Unijny zakaz nie podoba się Niemcom. Wśród nich jest kanclerz
Po 2035 r. w krajach UE nie będzie wolno sprzedawać nowych samochodów emitujących CO2 podczas jazdy. Ten przepis przyjęty przez unijne władze nie podoba się jednak każdemu. Kanclerz Niemiec Friedrich Merz chciałby zapobiec jego wejściu w życie. Organizuje spotkanie z branżą.

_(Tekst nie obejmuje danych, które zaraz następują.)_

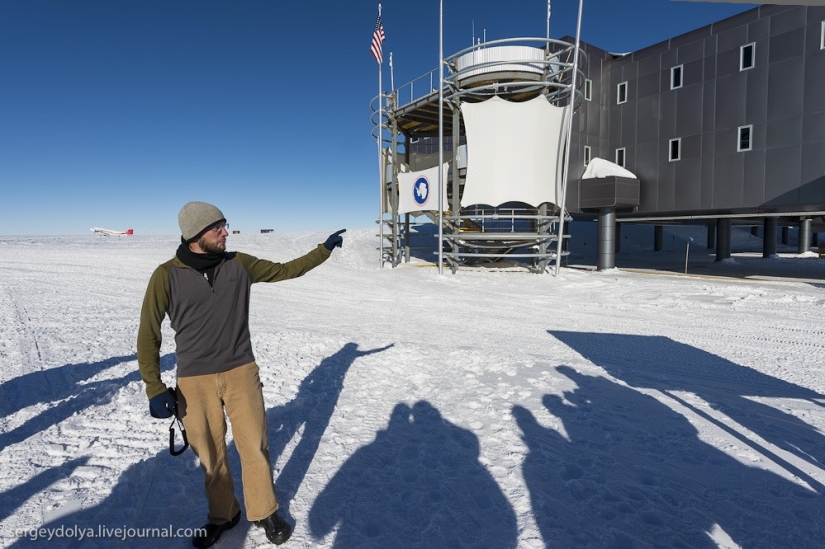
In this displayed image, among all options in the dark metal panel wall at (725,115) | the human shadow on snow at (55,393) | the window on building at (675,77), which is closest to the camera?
the human shadow on snow at (55,393)

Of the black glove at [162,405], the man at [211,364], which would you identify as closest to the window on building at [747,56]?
the man at [211,364]

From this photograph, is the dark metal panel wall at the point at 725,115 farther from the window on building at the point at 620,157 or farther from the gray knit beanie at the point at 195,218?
the gray knit beanie at the point at 195,218

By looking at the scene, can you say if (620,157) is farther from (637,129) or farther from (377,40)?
(377,40)

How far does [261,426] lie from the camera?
2.81 meters

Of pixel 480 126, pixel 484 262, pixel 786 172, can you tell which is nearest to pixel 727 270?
pixel 786 172

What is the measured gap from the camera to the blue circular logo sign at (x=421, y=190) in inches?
834

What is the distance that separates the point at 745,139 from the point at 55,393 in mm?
23221

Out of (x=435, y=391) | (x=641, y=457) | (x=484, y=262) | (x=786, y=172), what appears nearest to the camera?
(x=641, y=457)

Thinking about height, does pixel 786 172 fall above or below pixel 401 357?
above

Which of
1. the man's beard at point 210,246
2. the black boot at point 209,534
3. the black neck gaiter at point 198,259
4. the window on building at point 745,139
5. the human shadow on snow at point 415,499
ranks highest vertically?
the window on building at point 745,139

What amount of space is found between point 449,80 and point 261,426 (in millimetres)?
19495

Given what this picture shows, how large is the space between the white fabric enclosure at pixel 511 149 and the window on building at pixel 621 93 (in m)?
4.99

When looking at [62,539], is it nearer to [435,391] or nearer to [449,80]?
[435,391]

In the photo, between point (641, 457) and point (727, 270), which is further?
point (727, 270)
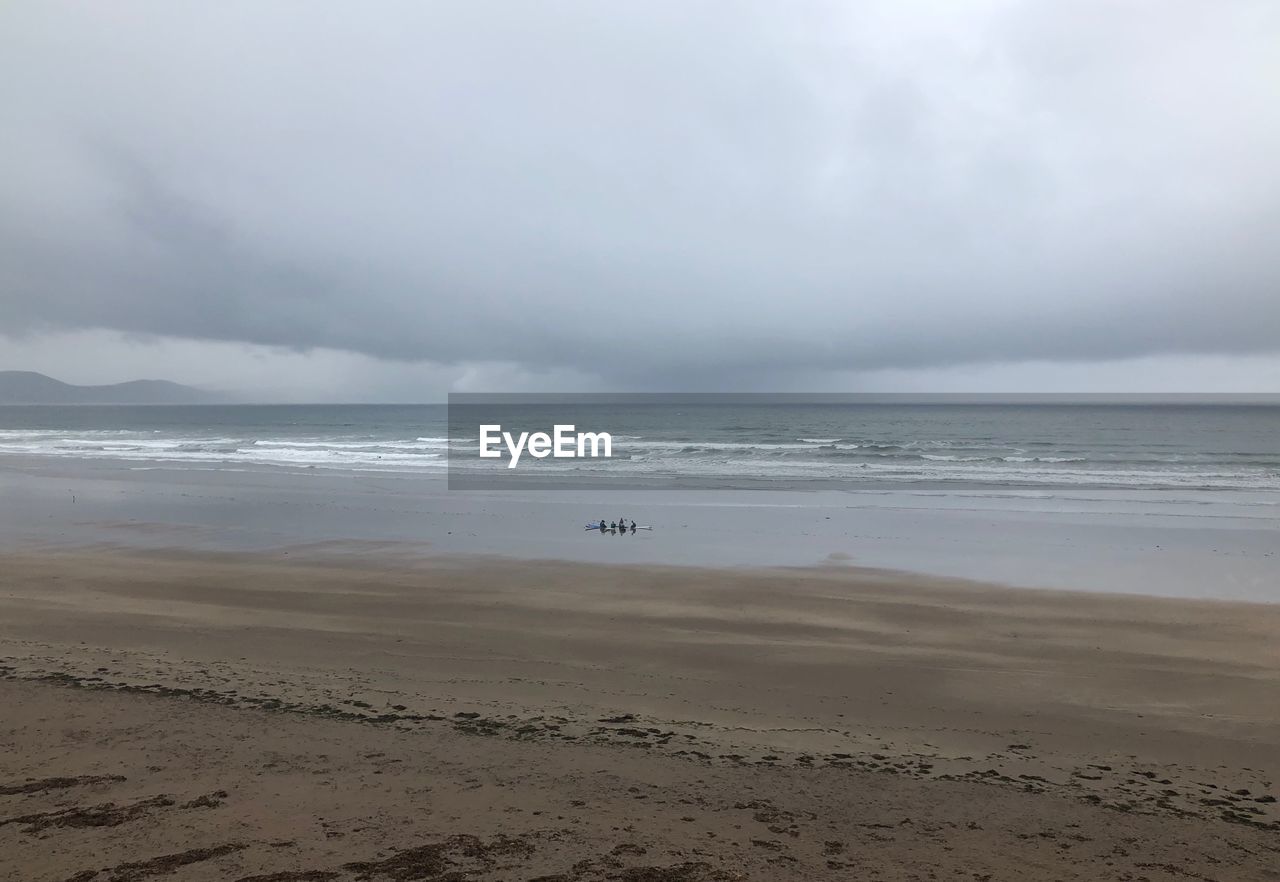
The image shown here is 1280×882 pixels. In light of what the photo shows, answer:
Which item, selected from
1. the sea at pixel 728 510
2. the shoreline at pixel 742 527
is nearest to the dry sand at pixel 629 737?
the shoreline at pixel 742 527

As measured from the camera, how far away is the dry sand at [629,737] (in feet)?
15.6

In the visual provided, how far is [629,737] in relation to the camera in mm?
6605

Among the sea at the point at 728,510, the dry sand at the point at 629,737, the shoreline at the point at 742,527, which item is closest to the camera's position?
the dry sand at the point at 629,737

W czwartek 9 października w Niemczech ma odbyć się szczyt z udziałem przedstawicieli rządu w Berlinie oraz przemysłu samochodowego. Temat jest oczywisty – przyszłość producentów samochodów i ich podzespołów. W grudniu 2024 r. firma Bosch przyznała, że w najbliższych latach może zwolnić w Niemczech od 8 do 10 tys. osób. Firma ZF Friedrichshafen zamierza zwolnić 7,6 tys. osób z działu układów napędowych. W pierwszym kwartale 2025 r. Audi zakończyło produkcję modelu Q8 e-tron w belgijskiej Brukseli. Oznaczało to zamknięcie zakładu i zwolnienie pracujących w nim osób. W lutym 2025 r. Škoda ogłosiła, że docelowo zamierza zmniejszyć o 20 proc. liczbę swoich pracowników. Pracę straci ok. 8 tys. osób.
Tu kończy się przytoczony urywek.